HPV 16 is clearly the most potent, followed by HPV 18. This knowledge is consistent with HPV vaccine formulations and has led to approval of screening tests that include at least HPV 16/18 genotyping to improve risk stratification among HPV-positive women in Côte d'Ivoire.
HIV and HPVs are both sexually transmitted and are also the cause of significant public health problems in Africa. In the genital tract the interaction between these two viruses is complex, infection with multiple HR-HPV types reported to make women more susceptible to HIV-1 infection [37], and HIV-infected individuals are more likely to have HPV infection [38]. In West Africa, Cote d'Ivoire has the highest HIV prevalence among women, 4.1% [39]. The data obtained showed that HIV+ women were 1.6 times more infected with HPV than HIV-negative women (p < 0.01). Our results are consistent with the findings from other studies that showed women with HIV infection were more likely [8,30,40].
The high prevalence of high-risk type is a cause for concern because persistent infections with these types have been recognised as a necessary cause for cervical cancer [8]. The prevalence of high-risk HPV (HR-HPV) type was higher than the low-risk type, 40/55 (72.7%) vs 10/55 (27.3%). Similar results of higher prevalence of HR-HPV have been previously reported in Nigeria [24,41]. Related findings have also been documented in some other African countries [42-45].
On the other hand, there is no significant difference between the different subgroups according to HIV statute and high or low risk HPV. This finding is not consistent with results from other studies from Africa and elsewhere [46-49].
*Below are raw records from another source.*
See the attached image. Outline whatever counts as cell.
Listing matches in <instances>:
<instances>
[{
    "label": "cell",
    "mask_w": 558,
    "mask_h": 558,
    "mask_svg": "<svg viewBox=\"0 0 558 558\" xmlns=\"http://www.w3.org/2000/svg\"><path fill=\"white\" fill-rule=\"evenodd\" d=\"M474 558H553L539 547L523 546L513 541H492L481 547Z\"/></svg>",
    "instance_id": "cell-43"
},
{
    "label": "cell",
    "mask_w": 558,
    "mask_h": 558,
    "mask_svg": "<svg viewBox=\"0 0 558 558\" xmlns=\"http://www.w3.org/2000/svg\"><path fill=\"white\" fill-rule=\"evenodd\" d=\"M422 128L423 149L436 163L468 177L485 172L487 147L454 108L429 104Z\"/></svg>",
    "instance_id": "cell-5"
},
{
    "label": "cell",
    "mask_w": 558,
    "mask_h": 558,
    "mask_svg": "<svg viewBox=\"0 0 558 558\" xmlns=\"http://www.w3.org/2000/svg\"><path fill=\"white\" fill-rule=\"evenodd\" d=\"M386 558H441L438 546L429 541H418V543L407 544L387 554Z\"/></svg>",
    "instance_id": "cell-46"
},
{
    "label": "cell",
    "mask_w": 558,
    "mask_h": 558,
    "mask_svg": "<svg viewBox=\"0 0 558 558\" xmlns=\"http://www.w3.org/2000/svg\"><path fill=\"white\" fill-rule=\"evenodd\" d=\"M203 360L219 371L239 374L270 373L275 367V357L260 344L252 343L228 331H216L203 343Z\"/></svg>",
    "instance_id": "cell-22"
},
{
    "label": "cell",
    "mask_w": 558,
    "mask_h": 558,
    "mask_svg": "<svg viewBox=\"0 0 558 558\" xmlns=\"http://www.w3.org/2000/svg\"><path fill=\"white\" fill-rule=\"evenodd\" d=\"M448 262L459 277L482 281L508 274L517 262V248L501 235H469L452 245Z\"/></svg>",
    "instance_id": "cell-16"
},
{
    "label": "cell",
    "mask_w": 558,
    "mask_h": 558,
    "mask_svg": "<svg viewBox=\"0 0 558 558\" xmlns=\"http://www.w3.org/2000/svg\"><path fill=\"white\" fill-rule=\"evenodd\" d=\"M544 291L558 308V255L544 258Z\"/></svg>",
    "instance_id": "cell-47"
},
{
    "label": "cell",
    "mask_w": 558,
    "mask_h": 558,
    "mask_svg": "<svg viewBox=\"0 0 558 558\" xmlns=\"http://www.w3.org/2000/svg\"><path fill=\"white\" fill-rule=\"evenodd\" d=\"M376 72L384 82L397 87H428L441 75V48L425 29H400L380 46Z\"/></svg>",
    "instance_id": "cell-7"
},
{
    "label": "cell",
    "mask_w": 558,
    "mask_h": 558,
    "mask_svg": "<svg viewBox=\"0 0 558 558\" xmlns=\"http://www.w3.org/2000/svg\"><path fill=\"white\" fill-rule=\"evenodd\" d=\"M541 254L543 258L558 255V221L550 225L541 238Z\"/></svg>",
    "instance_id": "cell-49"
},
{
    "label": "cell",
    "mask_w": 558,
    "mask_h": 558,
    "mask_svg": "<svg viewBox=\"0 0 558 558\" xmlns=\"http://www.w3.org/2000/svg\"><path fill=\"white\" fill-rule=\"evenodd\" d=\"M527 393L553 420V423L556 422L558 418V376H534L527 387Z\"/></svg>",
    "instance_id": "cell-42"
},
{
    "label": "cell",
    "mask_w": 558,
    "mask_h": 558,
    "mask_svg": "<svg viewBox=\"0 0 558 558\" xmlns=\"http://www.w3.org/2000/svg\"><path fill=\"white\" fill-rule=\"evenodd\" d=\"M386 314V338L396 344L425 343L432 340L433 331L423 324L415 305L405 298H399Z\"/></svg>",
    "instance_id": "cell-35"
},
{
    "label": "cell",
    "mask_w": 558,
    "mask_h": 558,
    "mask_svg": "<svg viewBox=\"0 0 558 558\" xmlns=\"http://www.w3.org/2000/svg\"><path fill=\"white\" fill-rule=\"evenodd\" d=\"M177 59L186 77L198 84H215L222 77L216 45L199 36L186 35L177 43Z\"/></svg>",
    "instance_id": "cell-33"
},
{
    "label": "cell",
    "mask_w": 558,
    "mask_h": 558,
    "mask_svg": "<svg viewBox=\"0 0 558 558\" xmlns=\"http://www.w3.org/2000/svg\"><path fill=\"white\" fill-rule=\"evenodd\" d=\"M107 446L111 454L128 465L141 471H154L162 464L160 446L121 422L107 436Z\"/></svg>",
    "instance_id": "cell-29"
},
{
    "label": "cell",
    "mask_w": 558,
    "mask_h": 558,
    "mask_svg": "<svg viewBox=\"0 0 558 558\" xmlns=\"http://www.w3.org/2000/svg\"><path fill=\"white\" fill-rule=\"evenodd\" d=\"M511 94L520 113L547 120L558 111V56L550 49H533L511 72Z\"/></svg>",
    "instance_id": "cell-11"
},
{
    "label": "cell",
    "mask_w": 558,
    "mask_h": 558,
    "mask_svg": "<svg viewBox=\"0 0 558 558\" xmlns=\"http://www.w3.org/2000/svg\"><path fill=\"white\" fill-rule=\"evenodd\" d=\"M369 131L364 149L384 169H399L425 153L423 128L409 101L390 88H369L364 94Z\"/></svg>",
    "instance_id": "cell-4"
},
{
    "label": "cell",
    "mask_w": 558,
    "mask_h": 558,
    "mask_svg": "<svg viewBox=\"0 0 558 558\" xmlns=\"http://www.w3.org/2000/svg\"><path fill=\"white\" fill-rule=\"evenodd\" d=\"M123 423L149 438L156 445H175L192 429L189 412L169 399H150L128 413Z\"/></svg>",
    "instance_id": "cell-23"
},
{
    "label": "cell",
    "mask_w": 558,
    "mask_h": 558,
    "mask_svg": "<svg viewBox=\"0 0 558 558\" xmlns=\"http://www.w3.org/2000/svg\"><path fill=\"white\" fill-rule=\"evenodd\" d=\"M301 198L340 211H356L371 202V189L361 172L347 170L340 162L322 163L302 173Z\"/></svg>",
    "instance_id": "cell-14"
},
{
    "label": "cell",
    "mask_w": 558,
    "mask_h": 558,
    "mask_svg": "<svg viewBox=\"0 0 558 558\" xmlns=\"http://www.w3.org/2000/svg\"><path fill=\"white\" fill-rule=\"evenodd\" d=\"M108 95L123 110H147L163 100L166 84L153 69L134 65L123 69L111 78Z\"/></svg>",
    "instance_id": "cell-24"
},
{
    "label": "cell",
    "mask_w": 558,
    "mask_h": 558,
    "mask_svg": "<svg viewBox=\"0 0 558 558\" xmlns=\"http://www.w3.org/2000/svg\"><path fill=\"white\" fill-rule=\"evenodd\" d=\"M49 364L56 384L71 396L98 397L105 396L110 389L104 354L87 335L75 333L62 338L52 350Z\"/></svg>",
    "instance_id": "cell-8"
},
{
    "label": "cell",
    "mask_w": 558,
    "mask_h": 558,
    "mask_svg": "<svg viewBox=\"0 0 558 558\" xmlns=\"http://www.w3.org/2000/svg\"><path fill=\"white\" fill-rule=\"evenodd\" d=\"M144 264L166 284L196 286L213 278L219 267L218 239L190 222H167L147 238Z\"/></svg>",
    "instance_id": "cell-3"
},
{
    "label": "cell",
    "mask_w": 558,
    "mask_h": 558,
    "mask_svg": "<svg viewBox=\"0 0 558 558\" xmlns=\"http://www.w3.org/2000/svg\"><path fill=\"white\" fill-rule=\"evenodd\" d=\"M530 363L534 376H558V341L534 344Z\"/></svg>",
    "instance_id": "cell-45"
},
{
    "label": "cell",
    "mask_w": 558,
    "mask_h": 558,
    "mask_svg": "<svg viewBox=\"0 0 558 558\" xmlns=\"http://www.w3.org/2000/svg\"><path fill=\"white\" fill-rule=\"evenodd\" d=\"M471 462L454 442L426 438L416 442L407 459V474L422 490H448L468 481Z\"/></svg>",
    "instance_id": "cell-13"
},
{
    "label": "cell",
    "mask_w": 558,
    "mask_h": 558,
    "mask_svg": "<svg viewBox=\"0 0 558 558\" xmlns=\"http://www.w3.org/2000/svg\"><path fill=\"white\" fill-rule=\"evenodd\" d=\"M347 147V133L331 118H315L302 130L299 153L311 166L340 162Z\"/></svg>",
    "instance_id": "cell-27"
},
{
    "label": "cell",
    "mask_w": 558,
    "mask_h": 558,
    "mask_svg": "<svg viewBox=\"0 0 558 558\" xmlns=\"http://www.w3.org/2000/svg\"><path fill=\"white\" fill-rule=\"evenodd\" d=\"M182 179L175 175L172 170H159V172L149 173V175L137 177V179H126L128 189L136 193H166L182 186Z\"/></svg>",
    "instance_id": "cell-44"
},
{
The high prevalence of high-risk HPV types detected in this study even in multiple infections reveals the burden of HPV infection in Côte d'Ivoire, particularly in HIV infected women. Multiple HPV types detected with HPV 16 and 18 dominating, indicated that HPV-16 and 18 might be the major circulating types in Côte d'Ivoire and the available vaccines in the country may be effective in controlling the infection. These data will persuade policy-makers to promote strategies such as cervical screening and HPV vaccination to reduce the incidence of cervical cancer in this population.
We would like to acknowledge the Ministry of Defense and the authorities of Military Hospital, Abidjan for all authorisations and facilitations, the National Public Health Laboratory for its technical support.
Authors reports no conflict of interest related to this work.
The information presented in this paper represent the views and opinions of the authors and must not be taken as representing the opinions or views of any organizations that they work for or represent in other ways.
No funding support for this research.